Quanto detto però non rappresenta certo una novità e la percezione di un peggioramento “delle cose” negli ultimi anni sta diventando quasi strutturale nell’immaginario italiano. Anche in tema di salute. Tanto che viene da chiedersi quanti sarebbero oggi disposti a difendere a spada tratta la sanità pubblica tout court e quanti opterebbero invece per un ritorno al sistema assicurativo-mutualistico.

 

In tutto ciò le risposte possono essere molte e differenti. Di fatto ci sono i quesiti posti a Bologna, le potenzialità della professione infermieristica, la dimensione teorica e pragmatica che la scienza assistenziale è in grado di offrire. L’infermiere in Italia, ma non solo, può essere un soggetto di cambiamento, di riduzione delle disuguaglianze inaccettabili nella salute, a ogni livello.

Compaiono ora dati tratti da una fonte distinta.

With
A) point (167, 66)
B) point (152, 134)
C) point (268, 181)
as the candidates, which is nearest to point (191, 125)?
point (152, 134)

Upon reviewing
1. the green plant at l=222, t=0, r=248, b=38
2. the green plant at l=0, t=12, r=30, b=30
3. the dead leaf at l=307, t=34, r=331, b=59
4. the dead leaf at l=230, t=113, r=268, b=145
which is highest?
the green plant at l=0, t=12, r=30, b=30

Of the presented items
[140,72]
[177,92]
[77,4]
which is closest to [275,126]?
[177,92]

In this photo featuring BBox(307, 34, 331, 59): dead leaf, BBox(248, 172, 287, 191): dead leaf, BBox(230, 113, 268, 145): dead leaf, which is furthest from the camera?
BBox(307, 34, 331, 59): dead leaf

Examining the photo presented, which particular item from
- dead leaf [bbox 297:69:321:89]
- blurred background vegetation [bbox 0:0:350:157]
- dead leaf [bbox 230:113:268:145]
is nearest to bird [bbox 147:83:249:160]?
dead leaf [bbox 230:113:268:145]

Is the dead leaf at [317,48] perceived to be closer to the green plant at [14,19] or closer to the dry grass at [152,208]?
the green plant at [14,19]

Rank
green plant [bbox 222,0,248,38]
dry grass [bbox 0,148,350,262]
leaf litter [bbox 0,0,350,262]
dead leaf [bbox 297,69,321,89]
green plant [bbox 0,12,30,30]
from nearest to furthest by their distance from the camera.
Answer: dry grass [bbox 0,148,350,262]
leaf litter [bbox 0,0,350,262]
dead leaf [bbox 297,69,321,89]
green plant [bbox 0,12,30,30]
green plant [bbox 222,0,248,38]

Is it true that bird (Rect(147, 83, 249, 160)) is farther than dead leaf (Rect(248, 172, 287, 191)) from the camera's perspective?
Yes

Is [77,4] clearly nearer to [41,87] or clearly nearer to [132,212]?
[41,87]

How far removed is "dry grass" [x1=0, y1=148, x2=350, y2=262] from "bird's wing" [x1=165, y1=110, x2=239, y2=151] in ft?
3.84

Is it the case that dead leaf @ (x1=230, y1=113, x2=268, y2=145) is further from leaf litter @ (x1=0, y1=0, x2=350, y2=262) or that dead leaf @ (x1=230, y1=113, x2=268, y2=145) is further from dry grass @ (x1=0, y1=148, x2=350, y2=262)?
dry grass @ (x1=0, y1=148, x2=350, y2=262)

Competenze, campi di intervento, autonomia e specializzazioni di sorta di certo rappresentano già oggi un plus valore per il sistema, per la salute e per la professione stessa di investimento sicuro, in un ambito diffuso, fuori dall’istituzione vincolante dell’ospedale e come soggetto attivo nella comunità.

 

Ovviamente non senza difficoltà di fondo, di sistema, di relazioni, di competenze. Chi ci vorrebbe ancora come infermieri, in un ruolo ancillare anche sul territorio, chi ci teme come possibili “ladri di competenze”, mentre nella realtà, qualsiasi ottica rigida difensiva, chiusa, è destinata a perdere. Anche da parte di chi vorrebbe arroccarsi, come infermiere, nel porto sicuro dei compiti e delle funzioni routinarie, mai del tutto scomparse, dalla nostra quotidianità assistenziale.

 

Purtroppo non ci sono mediazioni possibili: l’infermieristica va allargata, diffusa e migliorata, a ogni livello, per la salute collettiva e individuale, per il sistema assistenziale, per noi professionisti.